Who should have regulatory authority over marijuana?

The Mayor of Seattle signs an ordinance creating a regulatory framework for marijuana in the city.  Photo: Jen Nance.

The Mayor of Seattle signs an ordinance creating a regulatory framework for marijuana in the city.  Photo: Jen Nance.

Recreational use of marijuana is now legal in Colorado, Washington, Oregon, Alaska, and Washington DC.  Between now and election day 2016, an additional 14 states may place marijuana legalization initiatives on their ballots, including: Arizona, Arkansas, California, Georgia, Ohio, Maine, Massachusetts, Michigan, Mississippi, Missouri, Montana, Nevada, New Mexico, and Wyoming.  23 states and Washington DC have legalized medical marijuana, with up to seven states pending legislation.  In 2016 Florida is likely to again consider legalizing medical marijuana; a similar 2014 ballot measure narrowly failed to reach the 60% supermajority required.  

Amid the stampede to legalize marijuana production, distribution, sale, and use, states are experimenting with various regulatory schemes.  A central question in developing a regulatory framework for marijuana is: who should have authority to regulate it?  So far there have been a multitude of approaches.  Some states are proposing to create a new institution devoted to marijuana regulation.  Ohio's 2015 ballot initiative proposes a Marijuana Control Commission.  Pending legislation in California proposes an Office of Medical Marijuana Regulation responsible for creating rules, with local governments in charge of enforcement.  Elsewhere states are placing authority in an existing institution, such as the Oregon Liquor Control Commission or the Washington State Liquor Control Board.  Colorado uses a hybrid model in which local governments and the state legislature share responsibilities.  And some ballot initiatives require the legislature to decide at some future date where authority should lie.

The marijuana legalization movement is developing rapidly, but it's worthwhile for states to think about which of their many institutions is best equipped to handle regulation of the burgeoning marijuana industry.  There remains a great deal of uncertainty in this regard, but at the very least it seems clear there isn't a one-size-fits-all model available.  A relatively small state like Maine might be able to handle a centralized approach, concentrating regulatory authority in a state-level institution.  California, on the other hand, has a diversity of stakeholders with varying degrees of tolerance for marijuana cultivation and use, so a decentralized power-sharing arrangement, where local governments set the terms of engagement, makes sense.  

Regardless of the choice, it will be important for states to understand the limitations of their choice.  Local governments are typically not as well-funded, staffed, or equipped to handle administrative burdens as state-level agencies are.  On the other hand, state agencies tend to be less responsive to local context and might be overwhelmed themselves with state-wide regulation.  

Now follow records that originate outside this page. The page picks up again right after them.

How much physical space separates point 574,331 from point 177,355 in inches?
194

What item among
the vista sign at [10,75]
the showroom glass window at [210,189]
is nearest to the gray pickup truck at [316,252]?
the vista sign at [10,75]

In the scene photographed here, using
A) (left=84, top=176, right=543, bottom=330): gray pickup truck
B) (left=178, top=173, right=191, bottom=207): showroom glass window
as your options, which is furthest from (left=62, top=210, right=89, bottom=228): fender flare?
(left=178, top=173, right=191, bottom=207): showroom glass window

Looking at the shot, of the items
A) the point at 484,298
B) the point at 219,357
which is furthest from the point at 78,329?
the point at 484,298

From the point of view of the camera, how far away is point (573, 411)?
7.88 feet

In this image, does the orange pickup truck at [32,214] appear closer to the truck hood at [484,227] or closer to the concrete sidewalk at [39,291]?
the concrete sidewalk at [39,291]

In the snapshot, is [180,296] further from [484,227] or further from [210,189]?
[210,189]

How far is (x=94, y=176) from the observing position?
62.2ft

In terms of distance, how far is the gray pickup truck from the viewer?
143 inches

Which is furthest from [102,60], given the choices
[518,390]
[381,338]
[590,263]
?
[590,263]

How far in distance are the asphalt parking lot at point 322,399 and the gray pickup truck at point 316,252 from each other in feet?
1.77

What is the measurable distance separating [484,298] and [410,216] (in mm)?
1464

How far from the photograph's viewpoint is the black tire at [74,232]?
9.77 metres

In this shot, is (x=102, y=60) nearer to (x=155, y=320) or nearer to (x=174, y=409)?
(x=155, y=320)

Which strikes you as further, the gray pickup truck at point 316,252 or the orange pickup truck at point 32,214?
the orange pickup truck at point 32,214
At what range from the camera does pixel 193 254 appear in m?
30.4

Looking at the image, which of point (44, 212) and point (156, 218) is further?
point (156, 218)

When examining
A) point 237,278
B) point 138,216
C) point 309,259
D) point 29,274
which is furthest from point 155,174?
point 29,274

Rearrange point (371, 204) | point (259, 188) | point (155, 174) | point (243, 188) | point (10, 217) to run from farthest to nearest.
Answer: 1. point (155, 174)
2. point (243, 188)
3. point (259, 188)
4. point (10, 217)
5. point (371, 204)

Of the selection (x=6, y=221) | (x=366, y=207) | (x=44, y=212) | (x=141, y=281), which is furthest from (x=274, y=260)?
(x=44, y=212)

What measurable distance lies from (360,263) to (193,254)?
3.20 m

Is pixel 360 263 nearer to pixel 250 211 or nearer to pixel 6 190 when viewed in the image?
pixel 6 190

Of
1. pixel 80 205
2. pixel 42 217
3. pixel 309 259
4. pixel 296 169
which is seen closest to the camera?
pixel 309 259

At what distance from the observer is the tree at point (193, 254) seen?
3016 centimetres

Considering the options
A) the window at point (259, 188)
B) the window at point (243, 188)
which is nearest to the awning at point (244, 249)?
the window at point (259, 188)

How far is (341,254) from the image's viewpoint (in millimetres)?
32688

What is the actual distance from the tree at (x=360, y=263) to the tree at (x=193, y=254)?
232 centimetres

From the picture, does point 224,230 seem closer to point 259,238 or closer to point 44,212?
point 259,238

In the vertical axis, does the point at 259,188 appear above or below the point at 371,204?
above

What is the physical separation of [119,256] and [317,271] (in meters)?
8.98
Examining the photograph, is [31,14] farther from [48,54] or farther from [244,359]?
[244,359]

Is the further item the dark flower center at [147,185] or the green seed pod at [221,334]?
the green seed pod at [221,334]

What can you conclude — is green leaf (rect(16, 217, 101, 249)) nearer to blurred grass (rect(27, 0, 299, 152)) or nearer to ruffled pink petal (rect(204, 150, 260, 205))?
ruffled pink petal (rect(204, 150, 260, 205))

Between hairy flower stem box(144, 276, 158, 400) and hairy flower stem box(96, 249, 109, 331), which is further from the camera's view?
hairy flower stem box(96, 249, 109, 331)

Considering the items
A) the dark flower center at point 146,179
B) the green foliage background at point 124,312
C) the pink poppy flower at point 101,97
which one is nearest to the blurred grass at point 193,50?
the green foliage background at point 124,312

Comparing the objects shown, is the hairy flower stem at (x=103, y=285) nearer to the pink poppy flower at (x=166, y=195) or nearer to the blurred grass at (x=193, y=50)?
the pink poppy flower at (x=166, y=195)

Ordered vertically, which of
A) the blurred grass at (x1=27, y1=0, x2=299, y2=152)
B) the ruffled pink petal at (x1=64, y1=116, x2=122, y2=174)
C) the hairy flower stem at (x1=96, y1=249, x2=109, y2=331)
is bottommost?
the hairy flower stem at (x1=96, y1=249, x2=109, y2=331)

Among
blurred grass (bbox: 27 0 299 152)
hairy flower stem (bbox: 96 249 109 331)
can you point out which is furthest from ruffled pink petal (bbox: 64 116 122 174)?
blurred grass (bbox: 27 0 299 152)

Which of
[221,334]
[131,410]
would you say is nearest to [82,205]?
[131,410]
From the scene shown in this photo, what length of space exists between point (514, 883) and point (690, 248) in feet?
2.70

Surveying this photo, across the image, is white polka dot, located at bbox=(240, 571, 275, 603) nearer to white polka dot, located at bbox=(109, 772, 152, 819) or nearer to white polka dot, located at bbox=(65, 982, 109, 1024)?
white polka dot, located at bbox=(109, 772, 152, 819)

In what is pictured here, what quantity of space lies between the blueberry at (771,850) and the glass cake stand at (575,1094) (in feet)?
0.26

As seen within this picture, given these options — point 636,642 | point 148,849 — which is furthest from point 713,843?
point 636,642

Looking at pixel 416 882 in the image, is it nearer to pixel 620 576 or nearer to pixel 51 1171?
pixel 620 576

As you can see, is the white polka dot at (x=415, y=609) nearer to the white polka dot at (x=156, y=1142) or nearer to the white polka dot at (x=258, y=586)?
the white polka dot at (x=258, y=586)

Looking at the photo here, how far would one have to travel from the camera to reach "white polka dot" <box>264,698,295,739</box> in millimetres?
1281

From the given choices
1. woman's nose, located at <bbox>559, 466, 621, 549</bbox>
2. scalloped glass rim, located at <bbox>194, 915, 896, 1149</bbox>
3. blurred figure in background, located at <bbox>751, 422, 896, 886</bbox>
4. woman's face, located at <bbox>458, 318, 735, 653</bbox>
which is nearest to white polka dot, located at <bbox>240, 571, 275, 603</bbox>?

Take California, for example.  A pending Senate proposal would establish a regulatory body - the Office of Medical Marijuana Regulation - that would create regulations and issue licenses.  Local governments would be responsible for enforcement.  The proposal is a poor approach in my view, as state-wide regulations may not be responsive to local conditions, and as a consequence, local governments may not be enthusiastic about their enforcement obligations.  On the other hand, the California Assembly is proposing to establish a regulatory agency that sets the rules, while various state agencies would be responsible for enforcement.  Again, the proposal doesn't maximize local knowledge and sensitivity, and this time, fragments enforcement responsibilities across departments, creating the potential for confusion or diffusion of responsibilities.  A better approach for California, in my view, would create a state-level agency dedicated to marijuana regulation that creates a basic regulatory framework and serves to support local governments in setting specific rules and developing enforcement capabilities by providing technical expertise and financial assistance.  In any case, adoption of any of these proposals is likely better than nothing.  California's lack of marijuana regulation does not bode well for the state's preparation if current polling accurately foretells full blown legalization in 2016.  

Some states are using existing mechanisms - like their liquor control boards - to create a smooth transition.  But marijuana is a unique industry, and may eventually require a more tailored regulatory framework.   The legal marijuana industry is the fastest growing industry in the United States, and may eventually become larger than the entire organic food industry, the NFL, or newspaper publishing.  Estimates of the size of the US black market marijuana industry range from $10 to 120 billion annually.  Slotting marijuana regulation into existing mechanisms might avoid messy transitions for now, but eventually states will have to come up with a more dedicated regulatory plan.  Where states choose to allocate regulatory powers is an issue that will require more attention than it currently receives.